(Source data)
>>>>>

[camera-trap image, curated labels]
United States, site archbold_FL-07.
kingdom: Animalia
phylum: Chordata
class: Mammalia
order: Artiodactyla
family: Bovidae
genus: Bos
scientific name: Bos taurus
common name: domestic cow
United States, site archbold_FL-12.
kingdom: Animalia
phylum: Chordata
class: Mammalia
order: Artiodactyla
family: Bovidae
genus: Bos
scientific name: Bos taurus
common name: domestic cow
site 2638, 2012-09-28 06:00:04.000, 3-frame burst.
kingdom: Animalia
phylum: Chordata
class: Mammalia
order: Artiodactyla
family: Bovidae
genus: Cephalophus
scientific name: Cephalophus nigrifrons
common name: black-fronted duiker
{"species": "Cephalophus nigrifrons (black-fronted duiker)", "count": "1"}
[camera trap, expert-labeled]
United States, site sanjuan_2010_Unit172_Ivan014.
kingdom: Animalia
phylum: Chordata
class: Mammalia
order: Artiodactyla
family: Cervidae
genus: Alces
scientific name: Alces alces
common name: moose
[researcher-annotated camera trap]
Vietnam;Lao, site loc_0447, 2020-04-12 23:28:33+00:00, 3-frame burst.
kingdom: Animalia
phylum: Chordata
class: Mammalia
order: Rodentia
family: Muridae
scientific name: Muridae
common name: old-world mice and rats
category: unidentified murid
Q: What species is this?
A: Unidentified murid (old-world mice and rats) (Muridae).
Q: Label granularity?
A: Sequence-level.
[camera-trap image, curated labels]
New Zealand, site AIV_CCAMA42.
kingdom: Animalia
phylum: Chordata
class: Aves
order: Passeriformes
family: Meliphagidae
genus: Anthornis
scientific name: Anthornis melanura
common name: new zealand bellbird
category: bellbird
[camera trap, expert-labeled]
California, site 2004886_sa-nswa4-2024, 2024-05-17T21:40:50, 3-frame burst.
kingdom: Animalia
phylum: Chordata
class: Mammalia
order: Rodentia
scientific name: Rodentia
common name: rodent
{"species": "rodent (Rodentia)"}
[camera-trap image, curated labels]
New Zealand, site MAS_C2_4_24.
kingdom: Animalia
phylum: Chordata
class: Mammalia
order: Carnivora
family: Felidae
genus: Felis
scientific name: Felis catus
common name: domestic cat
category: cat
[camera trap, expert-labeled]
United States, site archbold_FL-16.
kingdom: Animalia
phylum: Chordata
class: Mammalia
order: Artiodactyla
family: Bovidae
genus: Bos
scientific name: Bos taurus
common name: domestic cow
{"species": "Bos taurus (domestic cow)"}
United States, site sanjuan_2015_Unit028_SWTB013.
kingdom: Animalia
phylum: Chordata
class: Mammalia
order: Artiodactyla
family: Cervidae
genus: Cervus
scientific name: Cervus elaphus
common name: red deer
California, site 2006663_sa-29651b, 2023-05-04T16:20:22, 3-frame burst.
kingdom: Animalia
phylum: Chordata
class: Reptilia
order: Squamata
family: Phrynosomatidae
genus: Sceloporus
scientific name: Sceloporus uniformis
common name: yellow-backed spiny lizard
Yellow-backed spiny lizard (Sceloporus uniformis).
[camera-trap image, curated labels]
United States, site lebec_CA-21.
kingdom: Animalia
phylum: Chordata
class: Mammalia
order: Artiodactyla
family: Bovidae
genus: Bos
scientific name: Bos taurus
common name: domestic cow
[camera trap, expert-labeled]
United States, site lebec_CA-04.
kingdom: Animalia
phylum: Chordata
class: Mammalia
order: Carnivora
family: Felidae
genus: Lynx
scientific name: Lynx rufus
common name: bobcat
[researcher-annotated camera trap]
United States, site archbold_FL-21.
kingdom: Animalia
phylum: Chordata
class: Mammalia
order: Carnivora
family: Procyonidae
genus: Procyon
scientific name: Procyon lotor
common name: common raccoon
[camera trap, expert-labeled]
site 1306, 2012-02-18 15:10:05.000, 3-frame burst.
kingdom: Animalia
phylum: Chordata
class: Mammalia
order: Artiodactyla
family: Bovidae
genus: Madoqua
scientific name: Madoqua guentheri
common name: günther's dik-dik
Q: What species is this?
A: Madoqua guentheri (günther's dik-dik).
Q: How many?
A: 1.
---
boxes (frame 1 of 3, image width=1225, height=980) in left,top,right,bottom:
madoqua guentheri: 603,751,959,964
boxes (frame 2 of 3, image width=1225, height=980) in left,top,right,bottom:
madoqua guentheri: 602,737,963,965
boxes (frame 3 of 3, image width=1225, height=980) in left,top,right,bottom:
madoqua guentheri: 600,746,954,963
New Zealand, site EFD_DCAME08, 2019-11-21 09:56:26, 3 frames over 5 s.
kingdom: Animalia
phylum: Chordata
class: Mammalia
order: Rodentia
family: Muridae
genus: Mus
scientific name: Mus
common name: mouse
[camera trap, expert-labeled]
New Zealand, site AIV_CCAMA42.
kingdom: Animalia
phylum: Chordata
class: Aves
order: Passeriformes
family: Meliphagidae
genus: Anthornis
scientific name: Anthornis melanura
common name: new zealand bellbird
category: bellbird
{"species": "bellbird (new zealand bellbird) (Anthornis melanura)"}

<<<<<

Problem requirements: Please find the lines in the data that contain the word "Cephalophus" and copy them.

Written solution:
genus: Cephalophus
scientific name: Cephalophus nigrifrons
{"species": "Cephalophus nigrifrons (black-fronted duiker)", "count": "1"}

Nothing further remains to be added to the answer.